2. Create Virtual Environment

python -m venv venv

# Windows
venv\Scripts\activate

# Linux/Mac
source venv/bin/activate

3. Install Dependencies

pip install -r requirements.txt

Database Setup

1. Create Supabase Project

  1. Go to https://supabase.com
  2. Create new project
  3. Wait for database provisioning (~2 minutes)

2. Run Schema Setup

Go to SQL Editor in Supabase dashboard and execute schema.sql:

-- Enable UUID extension
CREATE EXTENSION IF NOT EXISTS "uuid-ossp";

-- Create sessions table
CREATE TABLE sessions (
    session_id VARCHAR(255) PRIMARY KEY,
    user_id VARCHAR(255) NOT NULL,
    start_time TIMESTAMP WITH TIME ZONE NOT NULL DEFAULT NOW(),
    end_time TIMESTAMP WITH TIME ZONE,
    duration_seconds INTEGER,
    summary TEXT,
    status VARCHAR(50) DEFAULT 'active',
    created_at TIMESTAMP WITH TIME ZONE DEFAULT NOW(),
    updated_at TIMESTAMP WITH TIME ZONE DEFAULT NOW()
);

-- Create events table
CREATE TABLE events (
    event_id UUID PRIMARY KEY DEFAULT uuid_generate_v4(),
    session_id VARCHAR(255) NOT NULL REFERENCES sessions(session_id) ON DELETE CASCADE,
    timestamp TIMESTAMP WITH TIME ZONE NOT NULL DEFAULT NOW(),
    event_type VARCHAR(50) NOT NULL,
    content TEXT,
    metadata JSONB,
    created_at TIMESTAMP WITH TIME ZONE DEFAULT NOW()
);

-- Create indexes
CREATE INDEX idx_sessions_user_id ON sessions(user_id);
CREATE INDEX idx_sessions_start_time ON sessions(start_time DESC);
CREATE INDEX idx_events_session_id ON events(session_id);
CREATE INDEX idx_events_timestamp ON events(timestamp);
CREATE INDEX idx_events_type ON events(event_type);

-- Enable RLS
ALTER TABLE sessions ENABLE ROW LEVEL SECURITY;
ALTER TABLE events ENABLE ROW LEVEL SECURITY;

-- Create RLS policies
CREATE POLICY "Allow service role to insert sessions"
ON sessions FOR INSERT TO anon, authenticated WITH CHECK (true);

CREATE POLICY "Allow service role to select sessions"
ON sessions FOR SELECT TO anon, authenticated USING (true);

CREATE POLICY "Allow service role to update sessions"
ON sessions FOR UPDATE TO anon, authenticated USING (true) WITH CHECK (true);

CREATE POLICY "Allow service role to delete sessions"
ON sessions FOR DELETE TO anon, authenticated USING (true);

CREATE POLICY "Allow service role to insert events"
ON events FOR INSERT TO anon, authenticated WITH CHECK (true);

CREATE POLICY "Allow service role to select events"
ON events FOR SELECT TO anon, authenticated USING (true);

CREATE POLICY "Allow service role to update events"
ON events FOR UPDATE TO anon, authenticated USING (true) WITH CHECK (true);

CREATE POLICY "Allow service role to delete events"
ON events FOR DELETE TO anon, authenticated USING (true);

3. Get Credentials

In Supabase Dashboard:

  • Go to Project SettingsAPI
  • Copy Project URL (e.g., https://xxxxx.supabase.co)
  • Copy anon public key

Configuration

1. Create .env File

Copy .env.example to .env:

cp .env.example .env

2. Configure Environment Variables

Edit .env:

# Supabase Configuration
SUPABASE_URL=https://your-project.supabase.co
SUPABASE_KEY=your-anon-key-here

# LLM Configuration
LLM_PROVIDER=groq  # Options: "ollama" or "groq"

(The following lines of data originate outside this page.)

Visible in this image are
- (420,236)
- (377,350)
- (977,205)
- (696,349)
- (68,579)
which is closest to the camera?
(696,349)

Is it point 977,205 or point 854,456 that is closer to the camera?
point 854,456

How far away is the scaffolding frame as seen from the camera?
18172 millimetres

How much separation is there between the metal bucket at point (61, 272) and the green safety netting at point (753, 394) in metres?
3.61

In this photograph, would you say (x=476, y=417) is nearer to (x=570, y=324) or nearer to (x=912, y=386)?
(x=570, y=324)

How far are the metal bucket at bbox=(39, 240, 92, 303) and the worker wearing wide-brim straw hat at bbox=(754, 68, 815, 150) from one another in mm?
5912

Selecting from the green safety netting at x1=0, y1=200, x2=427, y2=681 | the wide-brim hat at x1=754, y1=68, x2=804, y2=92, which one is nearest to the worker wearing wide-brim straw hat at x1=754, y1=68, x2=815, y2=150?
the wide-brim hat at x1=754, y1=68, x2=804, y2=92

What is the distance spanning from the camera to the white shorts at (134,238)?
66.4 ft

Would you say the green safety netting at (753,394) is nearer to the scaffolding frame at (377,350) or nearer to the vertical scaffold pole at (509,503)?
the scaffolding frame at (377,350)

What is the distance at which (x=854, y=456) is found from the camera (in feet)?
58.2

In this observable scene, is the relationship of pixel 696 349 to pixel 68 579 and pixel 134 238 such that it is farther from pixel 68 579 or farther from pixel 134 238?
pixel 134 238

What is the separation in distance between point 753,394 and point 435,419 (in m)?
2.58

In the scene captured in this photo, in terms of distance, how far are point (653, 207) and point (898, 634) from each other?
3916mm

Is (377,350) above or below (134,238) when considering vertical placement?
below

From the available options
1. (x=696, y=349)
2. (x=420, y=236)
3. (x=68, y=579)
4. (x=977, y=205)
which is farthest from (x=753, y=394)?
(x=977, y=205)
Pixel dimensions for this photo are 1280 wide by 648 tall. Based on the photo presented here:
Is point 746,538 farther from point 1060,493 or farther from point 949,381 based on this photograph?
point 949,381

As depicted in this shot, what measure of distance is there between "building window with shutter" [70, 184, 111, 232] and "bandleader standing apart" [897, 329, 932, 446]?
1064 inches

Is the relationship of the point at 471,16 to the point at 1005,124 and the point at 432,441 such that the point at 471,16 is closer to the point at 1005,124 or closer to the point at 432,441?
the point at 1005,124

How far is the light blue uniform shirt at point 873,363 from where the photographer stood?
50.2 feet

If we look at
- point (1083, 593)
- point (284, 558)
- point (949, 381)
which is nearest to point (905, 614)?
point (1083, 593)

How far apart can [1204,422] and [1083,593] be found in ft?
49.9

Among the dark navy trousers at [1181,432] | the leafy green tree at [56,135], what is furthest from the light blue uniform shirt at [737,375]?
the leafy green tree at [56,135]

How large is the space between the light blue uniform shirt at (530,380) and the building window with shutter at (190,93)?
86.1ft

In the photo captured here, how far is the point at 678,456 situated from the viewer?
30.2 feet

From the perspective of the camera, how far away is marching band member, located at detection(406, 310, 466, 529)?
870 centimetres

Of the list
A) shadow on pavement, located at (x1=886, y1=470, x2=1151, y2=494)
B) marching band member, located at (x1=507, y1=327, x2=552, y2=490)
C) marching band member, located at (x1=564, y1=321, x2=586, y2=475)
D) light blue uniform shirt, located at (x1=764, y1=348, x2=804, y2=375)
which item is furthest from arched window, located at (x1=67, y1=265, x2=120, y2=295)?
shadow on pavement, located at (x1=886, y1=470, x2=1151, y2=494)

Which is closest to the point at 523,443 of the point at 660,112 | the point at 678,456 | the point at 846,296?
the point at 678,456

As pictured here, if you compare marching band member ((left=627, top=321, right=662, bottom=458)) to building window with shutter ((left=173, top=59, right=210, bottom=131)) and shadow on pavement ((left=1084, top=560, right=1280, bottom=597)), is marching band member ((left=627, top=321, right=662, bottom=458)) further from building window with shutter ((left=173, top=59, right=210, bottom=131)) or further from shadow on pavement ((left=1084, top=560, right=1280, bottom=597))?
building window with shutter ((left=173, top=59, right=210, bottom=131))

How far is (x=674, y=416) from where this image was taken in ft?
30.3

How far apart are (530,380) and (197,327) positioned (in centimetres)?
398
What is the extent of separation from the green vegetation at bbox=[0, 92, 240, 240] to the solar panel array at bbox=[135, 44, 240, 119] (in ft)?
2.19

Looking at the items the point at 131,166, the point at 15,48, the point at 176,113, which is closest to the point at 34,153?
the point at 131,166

# Groq Settings (if using Groq)
GROQ_API_KEY=your-groq-api-key
GROQ_MODEL=llama-3.3-70b-versatile

# Ollama Settings (if using Ollama)
OLLAMA_BASE_URL=http://localhost:11434
OLLAMA_MODEL=llama3.1:8b

# Application Settings
HOST=0.0.0.0
PORT=8000
DEBUG=True
ENVIRONMENT=development

Running the Application

Start the Server

python -m app.main

Expected output:

Configuration loaded successfully!
   LLM Provider: groq
   Environment: development
   Port: 8000
Database client initialized
LLM Service initialized: Groq (llama-3.3-70b-versatile)
Session Manager initialized
==================================================
REALTIME AI BACKEND STARTING
==================================================
Host: 0.0.0.0
Port: 8000
LLM: groq
Environment: development
==================================================
INFO:     Uvicorn running on http://0.0.0.0:8000

Testing

Option 1: Web Frontend (Recommended)

Step 1: Start the Server (if not already running)

python -m app.main

Step 2: Open the Frontend

  • Navigate to your project directory
  • Double-click frontend.html OR
  • Right-click frontend.html → Open with → Your browser (Chrome, Firefox, Edge)
  • The file will open at: file:///path/to/realtime-ai-backend/frontend.html

Step 3: Connect and Test

  1. In the frontend UI, click Connect button (uses default session ID)
  2. Send test messages:
    • "What's the weather in Tokyo?"
    • "What's the weather in London?"
    • "Search our database for Python tutorials"
  3. Watch the AI respond in real-time with tool execution!

Note: Tool calls are intentionally displayed in the frontend to demonstrate the complex interaction requirement. The green boxes show when the AI calls functions, their arguments, and results.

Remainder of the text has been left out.